Escapaba Koralhil, y por primera vez desde que estaba sobreviviendo en Xinär sintió miedo. Porque conocía muy bien de quién huía; ese hombre alto entre los altos que había intuido su presencia mucho antes que los otros, porque les daba la espalda, esperándola acechante con sus ojos escarlata.
Mientras corría y saltaba más veloz que las mismas liebres, el velo que le cubría la cabeza se deslizó a sus hombros, y las ramas de los arbustos se le enredaban en los cabellos produciéndole gran dolor. Pero Koralhil solo pensaba en el escape y en cómo iba a hacer para llegar al refugio sin ser descubierta, si es que podía llegar. ¿Qué rayos hacía el Tamtratcuash en ese bosque? ¿Acaso buscaba lograr algún pacto con los Ghaodrwins? Si así era, el tiempo de las demás civilizaciones había llegado a su fin, porque el poder material de uno y el espiritual de los otros era ilimitado. El funesto Oráculo del Agua se hacía tangible.
Más de pronto un tirón seco y doloroso la detuvo; a ella y a sus pensamientos. Había tratado de deslizarse por debajo de una mata espinosa y llena de ramas, y su larga cabellera se había enredado allí. Inútilmente trató de desenredarla, sus movimientos complicaban aún más la infernal situación. Entonces pensó que si seguía moviéndose efectuaría ruidos que atraerían a sus perseguidores. Quedó inmóvil un momento, esforzándose por dominar el miedo; allí permanecería agazapada hasta que dejaran de perseguirla, después de todo no había hecho nada malo, tan solo tratar de dar caza a un pequeño venado. O al menos que pensaran que ella era una espía, entonces estaba perdida, porque no dejarían de buscarla hasta alcanzarla.

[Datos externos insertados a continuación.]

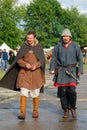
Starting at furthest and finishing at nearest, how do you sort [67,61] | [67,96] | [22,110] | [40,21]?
[40,21], [67,96], [67,61], [22,110]

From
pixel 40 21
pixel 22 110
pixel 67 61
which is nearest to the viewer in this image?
pixel 22 110

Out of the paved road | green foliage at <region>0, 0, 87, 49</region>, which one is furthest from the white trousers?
green foliage at <region>0, 0, 87, 49</region>

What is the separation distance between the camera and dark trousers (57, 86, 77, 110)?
9508 mm

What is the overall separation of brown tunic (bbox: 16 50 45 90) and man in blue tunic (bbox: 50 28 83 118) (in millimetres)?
304

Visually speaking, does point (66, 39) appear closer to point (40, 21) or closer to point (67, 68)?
point (67, 68)

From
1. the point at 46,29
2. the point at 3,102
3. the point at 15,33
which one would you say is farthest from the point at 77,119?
the point at 46,29

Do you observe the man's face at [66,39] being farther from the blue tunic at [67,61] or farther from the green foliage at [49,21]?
the green foliage at [49,21]

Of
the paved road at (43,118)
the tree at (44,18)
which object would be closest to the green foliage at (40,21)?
the tree at (44,18)

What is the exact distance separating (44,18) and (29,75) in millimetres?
88663

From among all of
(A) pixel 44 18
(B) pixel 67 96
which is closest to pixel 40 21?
(A) pixel 44 18

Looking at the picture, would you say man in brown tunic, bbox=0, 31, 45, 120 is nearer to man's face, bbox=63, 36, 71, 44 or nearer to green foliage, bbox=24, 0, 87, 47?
man's face, bbox=63, 36, 71, 44

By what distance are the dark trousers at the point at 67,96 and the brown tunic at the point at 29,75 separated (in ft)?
1.55

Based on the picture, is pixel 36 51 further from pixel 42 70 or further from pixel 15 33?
pixel 15 33

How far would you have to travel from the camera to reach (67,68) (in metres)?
9.49
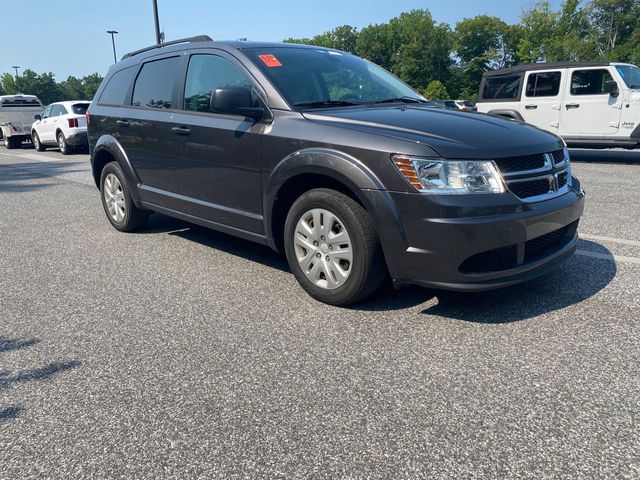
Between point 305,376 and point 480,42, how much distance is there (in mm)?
82297

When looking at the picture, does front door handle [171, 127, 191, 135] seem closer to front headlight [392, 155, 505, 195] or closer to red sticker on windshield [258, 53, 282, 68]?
red sticker on windshield [258, 53, 282, 68]

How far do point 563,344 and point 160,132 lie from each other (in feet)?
12.0

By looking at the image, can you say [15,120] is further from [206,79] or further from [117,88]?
[206,79]

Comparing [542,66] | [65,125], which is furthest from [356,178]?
[65,125]

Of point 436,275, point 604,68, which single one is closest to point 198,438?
point 436,275

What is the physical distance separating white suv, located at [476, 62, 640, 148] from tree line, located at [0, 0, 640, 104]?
50.9 m

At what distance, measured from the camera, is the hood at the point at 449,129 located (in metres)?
2.93

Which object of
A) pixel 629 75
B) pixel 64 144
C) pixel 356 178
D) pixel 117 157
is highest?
pixel 629 75

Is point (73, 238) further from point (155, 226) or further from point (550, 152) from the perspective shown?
point (550, 152)

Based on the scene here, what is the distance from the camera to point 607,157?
11695 mm

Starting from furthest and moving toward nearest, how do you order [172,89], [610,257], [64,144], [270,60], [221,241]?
[64,144], [221,241], [172,89], [610,257], [270,60]

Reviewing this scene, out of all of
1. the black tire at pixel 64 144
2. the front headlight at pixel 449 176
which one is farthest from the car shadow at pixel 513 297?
the black tire at pixel 64 144

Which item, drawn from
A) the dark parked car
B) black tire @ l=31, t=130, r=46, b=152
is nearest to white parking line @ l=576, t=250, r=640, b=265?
the dark parked car

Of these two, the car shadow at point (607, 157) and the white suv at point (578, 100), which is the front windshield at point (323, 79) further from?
the car shadow at point (607, 157)
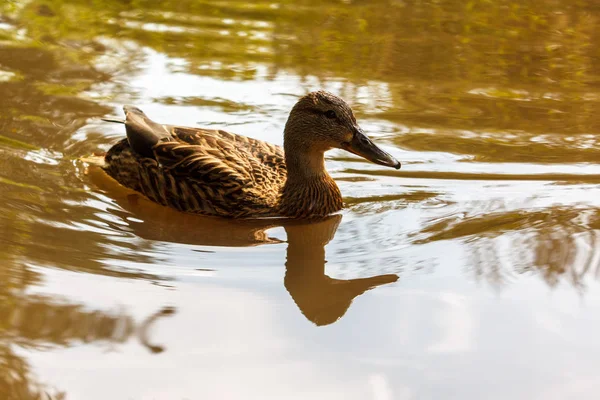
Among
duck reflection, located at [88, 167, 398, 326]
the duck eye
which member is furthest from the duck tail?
the duck eye

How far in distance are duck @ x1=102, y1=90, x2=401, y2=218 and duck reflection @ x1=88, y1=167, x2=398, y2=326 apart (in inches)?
4.0

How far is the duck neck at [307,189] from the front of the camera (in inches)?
265

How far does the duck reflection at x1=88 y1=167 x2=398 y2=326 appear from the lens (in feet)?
17.1

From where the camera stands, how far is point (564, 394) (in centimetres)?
426

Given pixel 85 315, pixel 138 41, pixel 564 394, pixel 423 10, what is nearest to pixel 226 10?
pixel 138 41

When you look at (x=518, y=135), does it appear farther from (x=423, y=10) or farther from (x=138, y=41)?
(x=138, y=41)

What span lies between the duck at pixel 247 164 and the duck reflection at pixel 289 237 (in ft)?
0.34

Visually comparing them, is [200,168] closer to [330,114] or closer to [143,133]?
[143,133]

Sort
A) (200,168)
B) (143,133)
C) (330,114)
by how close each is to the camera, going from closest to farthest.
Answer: (330,114) < (200,168) < (143,133)

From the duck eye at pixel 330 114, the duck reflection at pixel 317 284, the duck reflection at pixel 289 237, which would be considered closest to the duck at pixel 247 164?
the duck eye at pixel 330 114

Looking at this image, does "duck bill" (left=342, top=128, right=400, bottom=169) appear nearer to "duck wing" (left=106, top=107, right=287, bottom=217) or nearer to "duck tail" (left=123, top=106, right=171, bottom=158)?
"duck wing" (left=106, top=107, right=287, bottom=217)

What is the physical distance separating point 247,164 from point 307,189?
50 cm

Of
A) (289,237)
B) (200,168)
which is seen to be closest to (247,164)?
(200,168)

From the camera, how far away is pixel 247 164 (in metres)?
6.88
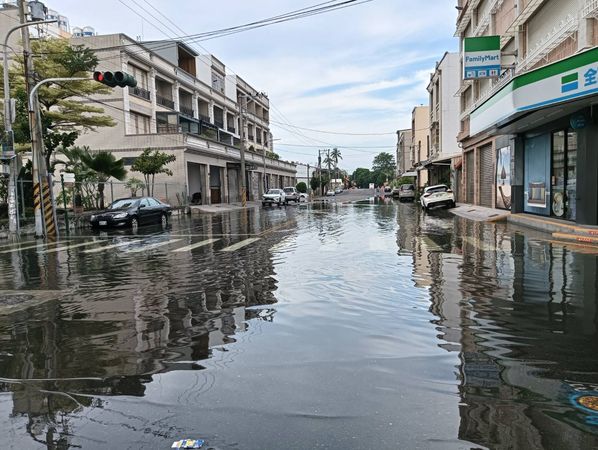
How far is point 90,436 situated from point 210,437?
0.86 meters

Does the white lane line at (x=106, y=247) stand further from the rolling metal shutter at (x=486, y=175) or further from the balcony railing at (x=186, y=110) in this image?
the balcony railing at (x=186, y=110)

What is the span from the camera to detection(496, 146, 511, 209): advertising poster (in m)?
25.2

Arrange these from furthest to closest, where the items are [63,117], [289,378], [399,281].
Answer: [63,117] → [399,281] → [289,378]

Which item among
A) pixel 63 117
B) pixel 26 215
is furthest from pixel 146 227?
pixel 63 117

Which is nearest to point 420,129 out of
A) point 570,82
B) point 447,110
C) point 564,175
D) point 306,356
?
point 447,110

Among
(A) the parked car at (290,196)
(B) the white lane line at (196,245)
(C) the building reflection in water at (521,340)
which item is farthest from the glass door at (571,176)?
(A) the parked car at (290,196)

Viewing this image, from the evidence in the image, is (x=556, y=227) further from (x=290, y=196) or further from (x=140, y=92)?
(x=290, y=196)

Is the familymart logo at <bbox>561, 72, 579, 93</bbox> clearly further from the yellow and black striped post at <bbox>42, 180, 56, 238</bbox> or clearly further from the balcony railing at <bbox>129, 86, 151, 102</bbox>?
the balcony railing at <bbox>129, 86, 151, 102</bbox>

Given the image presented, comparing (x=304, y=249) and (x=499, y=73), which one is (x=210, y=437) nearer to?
(x=304, y=249)

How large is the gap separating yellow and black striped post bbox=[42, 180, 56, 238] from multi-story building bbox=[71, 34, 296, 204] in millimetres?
18239

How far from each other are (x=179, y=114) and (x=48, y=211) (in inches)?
1057

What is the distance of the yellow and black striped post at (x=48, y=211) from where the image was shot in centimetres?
1952

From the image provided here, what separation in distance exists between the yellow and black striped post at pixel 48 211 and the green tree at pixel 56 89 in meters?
5.45

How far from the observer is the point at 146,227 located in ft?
78.3
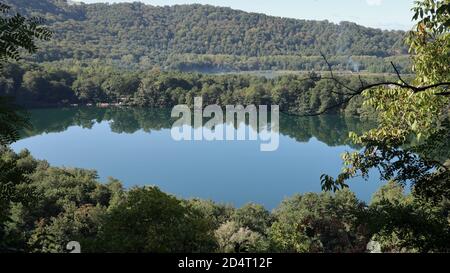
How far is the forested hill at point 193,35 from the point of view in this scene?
89625 millimetres

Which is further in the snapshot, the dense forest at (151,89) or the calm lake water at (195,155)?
the dense forest at (151,89)

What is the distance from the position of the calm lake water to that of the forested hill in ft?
143

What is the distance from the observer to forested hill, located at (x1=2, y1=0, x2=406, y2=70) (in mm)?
89625

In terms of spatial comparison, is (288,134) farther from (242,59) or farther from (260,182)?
(242,59)

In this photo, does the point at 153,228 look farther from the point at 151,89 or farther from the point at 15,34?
the point at 151,89

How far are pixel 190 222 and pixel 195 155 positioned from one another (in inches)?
877

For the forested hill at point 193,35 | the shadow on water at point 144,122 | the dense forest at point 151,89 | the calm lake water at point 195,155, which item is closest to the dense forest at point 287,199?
the dense forest at point 151,89

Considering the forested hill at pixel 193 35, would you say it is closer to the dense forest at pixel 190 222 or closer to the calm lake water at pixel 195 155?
the calm lake water at pixel 195 155

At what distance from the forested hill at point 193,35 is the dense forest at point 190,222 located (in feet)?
231

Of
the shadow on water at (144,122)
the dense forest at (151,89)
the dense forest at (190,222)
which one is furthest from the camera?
the dense forest at (151,89)

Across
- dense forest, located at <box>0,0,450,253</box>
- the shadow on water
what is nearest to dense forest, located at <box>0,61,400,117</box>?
dense forest, located at <box>0,0,450,253</box>

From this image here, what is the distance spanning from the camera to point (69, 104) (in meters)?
50.1

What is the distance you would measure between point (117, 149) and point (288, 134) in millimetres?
13683
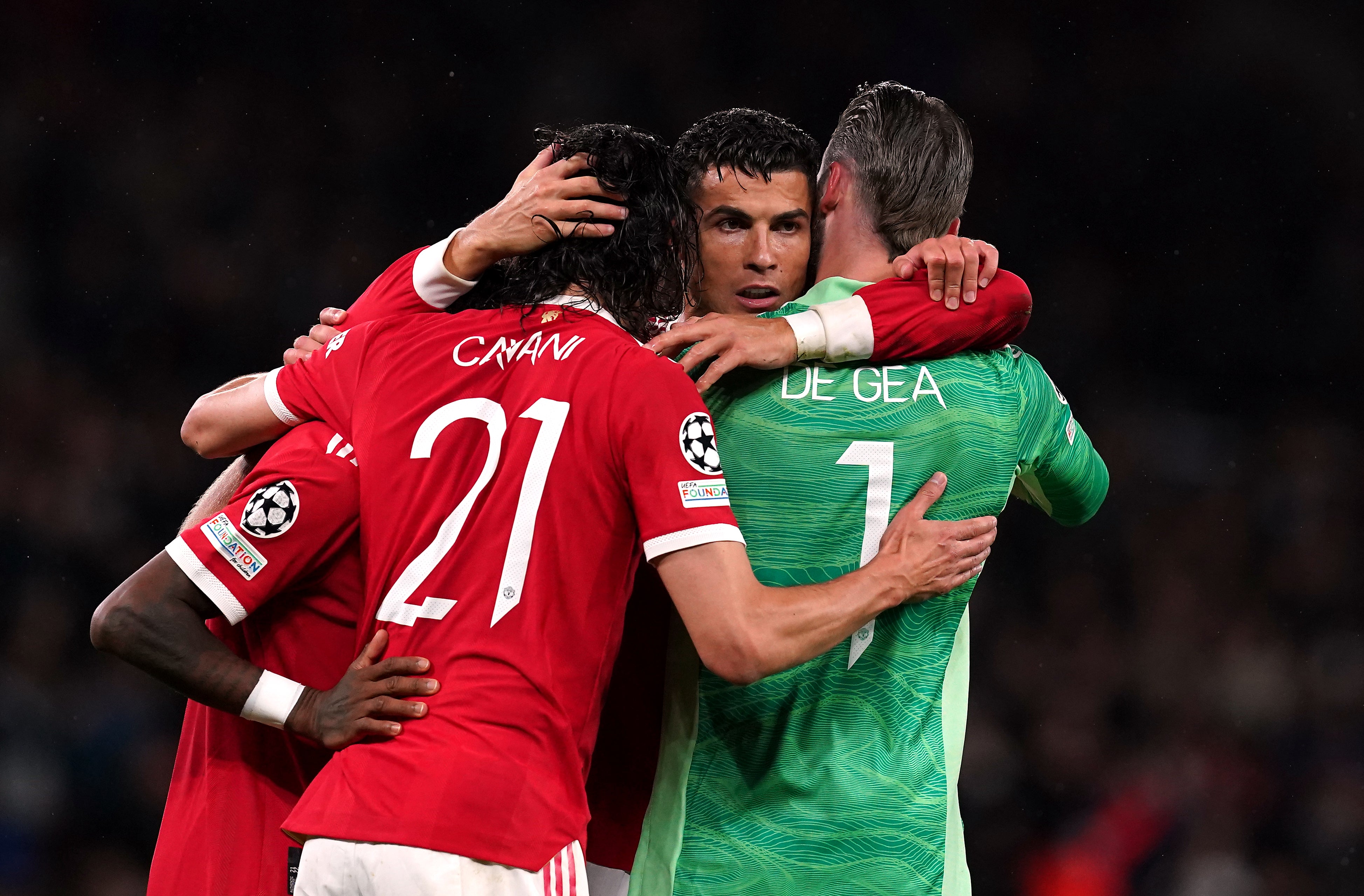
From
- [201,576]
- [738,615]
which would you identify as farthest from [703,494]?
[201,576]

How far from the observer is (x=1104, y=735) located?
6.14 meters

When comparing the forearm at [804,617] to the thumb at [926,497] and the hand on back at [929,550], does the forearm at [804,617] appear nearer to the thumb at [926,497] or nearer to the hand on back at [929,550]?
the hand on back at [929,550]

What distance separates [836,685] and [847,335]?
2.15 feet

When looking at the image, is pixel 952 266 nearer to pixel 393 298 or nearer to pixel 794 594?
pixel 794 594

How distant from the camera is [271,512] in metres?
2.05

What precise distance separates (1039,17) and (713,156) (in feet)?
16.4

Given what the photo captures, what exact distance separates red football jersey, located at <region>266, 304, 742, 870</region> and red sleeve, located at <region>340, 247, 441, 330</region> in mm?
382

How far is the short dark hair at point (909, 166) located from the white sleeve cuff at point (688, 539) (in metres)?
0.92

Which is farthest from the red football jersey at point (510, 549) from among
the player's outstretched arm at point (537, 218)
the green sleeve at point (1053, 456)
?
the green sleeve at point (1053, 456)

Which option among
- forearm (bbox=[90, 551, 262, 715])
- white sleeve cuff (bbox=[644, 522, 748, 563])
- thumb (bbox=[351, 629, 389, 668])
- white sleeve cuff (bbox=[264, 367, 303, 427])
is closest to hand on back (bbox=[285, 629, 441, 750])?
thumb (bbox=[351, 629, 389, 668])

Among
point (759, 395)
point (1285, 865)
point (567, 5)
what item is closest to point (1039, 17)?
point (567, 5)

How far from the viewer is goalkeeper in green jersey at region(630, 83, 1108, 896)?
215 cm

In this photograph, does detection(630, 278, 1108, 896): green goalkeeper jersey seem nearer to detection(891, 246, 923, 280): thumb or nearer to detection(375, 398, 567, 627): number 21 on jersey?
detection(891, 246, 923, 280): thumb

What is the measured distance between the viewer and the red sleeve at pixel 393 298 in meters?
2.48
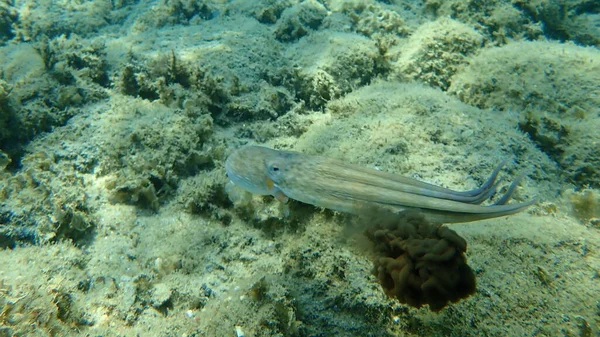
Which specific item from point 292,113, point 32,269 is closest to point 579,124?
point 292,113

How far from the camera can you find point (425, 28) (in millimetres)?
6219

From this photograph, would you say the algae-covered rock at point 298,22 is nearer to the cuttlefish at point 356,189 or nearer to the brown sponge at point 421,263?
the cuttlefish at point 356,189

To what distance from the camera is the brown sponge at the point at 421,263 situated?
2.32 m

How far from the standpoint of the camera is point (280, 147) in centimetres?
485

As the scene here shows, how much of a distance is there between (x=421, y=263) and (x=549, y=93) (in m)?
4.59

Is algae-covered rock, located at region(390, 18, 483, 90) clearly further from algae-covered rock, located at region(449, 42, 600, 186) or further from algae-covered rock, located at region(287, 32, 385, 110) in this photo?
algae-covered rock, located at region(287, 32, 385, 110)

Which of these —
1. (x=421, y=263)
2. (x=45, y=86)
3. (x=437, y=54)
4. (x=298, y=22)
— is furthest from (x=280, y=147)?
(x=45, y=86)

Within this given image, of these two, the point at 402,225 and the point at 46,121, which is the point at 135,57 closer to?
the point at 46,121

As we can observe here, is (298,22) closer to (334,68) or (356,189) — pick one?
(334,68)

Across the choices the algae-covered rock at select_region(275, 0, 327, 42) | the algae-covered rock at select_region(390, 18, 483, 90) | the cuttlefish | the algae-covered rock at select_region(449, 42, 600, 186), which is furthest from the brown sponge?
the algae-covered rock at select_region(275, 0, 327, 42)

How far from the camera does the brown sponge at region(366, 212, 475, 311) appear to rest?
91.2 inches

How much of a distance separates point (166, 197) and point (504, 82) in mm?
5885

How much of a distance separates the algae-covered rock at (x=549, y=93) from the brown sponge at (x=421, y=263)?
3.36m

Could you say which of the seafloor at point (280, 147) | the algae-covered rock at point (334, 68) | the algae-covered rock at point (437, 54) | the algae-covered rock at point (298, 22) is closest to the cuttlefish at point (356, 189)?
the seafloor at point (280, 147)
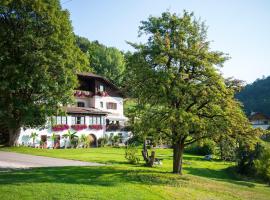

Pero ninguna de las dos cosas sucedió, porque si bien Atcuash la había encontrado, ni siquiera la había lastimado, y hasta la había arrimado al refugio de Xinär. Y desde ese extraño encuentro los vientos cambiaron para ella y los demás sobrevivientes de la misión, para bien.
La Erudita Adlow y los otros niños asociaban la buena y nueva suerte a la llegada de la primavera, pero la Princesa intuía que había algo más detrás de ese rotundo cambio. Ya no necesitaba internarse en el Bosque de los Encantos para conseguir alguna presa, pues estas venían al refugio por sí solas, como lo hiciera el pequeño venado aquel amanecer. Además la huerta comenzaba a dar los primeros frutos maduros y el frío ya no era tan inclemente.